TEXT BLOCK.
Imagine having your most basic citizenship right, the right to vote, enshrined in law, then legally revoked. Then granted again, then yanked away again.
You’d get pretty fired up to end the dithering and cement that right once and for all, wouldn’t you?
That’s what Vancouver and Washington women did in the late 1800s and early 1900s, according to independent historian Shanna Stevenson. Based in Olympia and longtime coordinator of the Washington State Historical Society’s Women’s History Consortium project, Stevenson is the featured speaker in tonight’s online History on Tap event.
Ticket sales will end at 6 p.m. sharp for the 7 p.m. online program, which is co-hosted by the Clark County Historical Museum and Kiggins Theatre. Kiggins is where the event would have taken place, before a live and drinking audience, if not for the coronavirus pandemic.
The streaming program will include all the usual features in a regular History on Tap outing, including “Ask Pat,” wherein historian Pat Jollota expounds upon a community member’s question, and a local trivia contest. Trivia contestants this time will be members of the League of Women Voters.
After that, Stevenson will describe the promising advances, maddening retreats and political smarts of Washington women working to secure the right to vote more than a century ago. It’s nearly forgotten now that the right was established, then withdrawn from women twice in the 1880s before being made permanent in Washington state in 1910, she said.
And that’s still a full decade before women’s suffrage was made the law of the land, in August 1920.

CHECK YOUR UNDERSTANDING.
A) Can you rewrite the paragraph of the suffrage article that begins "The streaming program will include" as a short bulleted list that keeps its main facts?
B) Rewrite the part of the suffrage article that opens with the words "That’s what Vancouver" and closes with "the coronavirus pandemic.", replacing "coronavirus pandemic" with "COVID-19 pandemic".
C) In what year did the suffrage article say women's right to vote was made permanent in Washington state?

SOURCE MATERIAL.

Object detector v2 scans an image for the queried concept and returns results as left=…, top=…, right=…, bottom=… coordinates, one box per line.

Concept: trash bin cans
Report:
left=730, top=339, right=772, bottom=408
---
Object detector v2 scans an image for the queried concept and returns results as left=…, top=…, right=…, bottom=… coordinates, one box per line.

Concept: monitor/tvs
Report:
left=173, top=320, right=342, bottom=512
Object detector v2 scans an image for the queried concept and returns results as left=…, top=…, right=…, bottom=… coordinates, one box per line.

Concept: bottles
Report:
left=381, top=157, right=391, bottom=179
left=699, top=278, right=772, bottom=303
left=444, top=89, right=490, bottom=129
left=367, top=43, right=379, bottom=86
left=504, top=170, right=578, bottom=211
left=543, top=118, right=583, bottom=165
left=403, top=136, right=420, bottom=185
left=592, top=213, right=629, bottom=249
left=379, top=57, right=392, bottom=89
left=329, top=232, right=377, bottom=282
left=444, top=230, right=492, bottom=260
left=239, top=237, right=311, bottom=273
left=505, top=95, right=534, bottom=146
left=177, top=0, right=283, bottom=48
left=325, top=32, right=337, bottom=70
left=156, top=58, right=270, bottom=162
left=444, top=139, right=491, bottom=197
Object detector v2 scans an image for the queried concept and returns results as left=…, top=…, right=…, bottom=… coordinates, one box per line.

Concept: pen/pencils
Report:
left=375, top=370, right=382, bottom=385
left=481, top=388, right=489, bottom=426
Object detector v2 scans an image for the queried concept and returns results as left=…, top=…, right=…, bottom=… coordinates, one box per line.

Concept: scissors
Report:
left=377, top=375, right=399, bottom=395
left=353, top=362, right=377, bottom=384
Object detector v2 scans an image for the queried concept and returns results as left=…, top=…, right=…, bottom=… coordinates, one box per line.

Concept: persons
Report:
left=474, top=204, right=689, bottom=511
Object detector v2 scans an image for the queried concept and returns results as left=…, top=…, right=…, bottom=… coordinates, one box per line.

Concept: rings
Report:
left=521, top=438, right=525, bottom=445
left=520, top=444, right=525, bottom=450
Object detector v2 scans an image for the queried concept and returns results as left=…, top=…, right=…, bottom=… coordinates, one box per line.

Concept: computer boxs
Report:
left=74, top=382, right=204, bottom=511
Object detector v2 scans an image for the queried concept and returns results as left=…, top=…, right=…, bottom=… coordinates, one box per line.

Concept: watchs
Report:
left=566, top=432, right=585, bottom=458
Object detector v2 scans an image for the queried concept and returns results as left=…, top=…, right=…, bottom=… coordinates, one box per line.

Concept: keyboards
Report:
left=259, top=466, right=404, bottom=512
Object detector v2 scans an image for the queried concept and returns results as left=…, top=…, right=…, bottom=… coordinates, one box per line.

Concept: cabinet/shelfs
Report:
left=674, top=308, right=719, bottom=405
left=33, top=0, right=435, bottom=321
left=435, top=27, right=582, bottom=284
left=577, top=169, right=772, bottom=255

ANSWERS FOR THIS EXERCISE.
A)
- The streaming program will have all the usual History on Tap features.
- In "Ask Pat," historian Pat Jollota expounds on a community member's question.
- There will be a local trivia contest.
- The trivia contestants will be members of the League of Women Voters.

B)
That’s what Vancouver and Washington women did in the late 1800s and early 1900s, according to independent historian Shanna Stevenson. Based in Olympia and longtime coordinator of the Washington State Historical Society’s Women’s History Consortium project, Stevenson is the featured speaker in tonight’s online History on Tap event.
Ticket sales will end at 6 p.m. sharp for the 7 p.m. online program, which is co-hosted by the Clark County Historical Museum and Kiggins Theatre. Kiggins is where the event would have taken place, before a live and drinking audience, if not for the COVID-19 pandemic.

C) 1910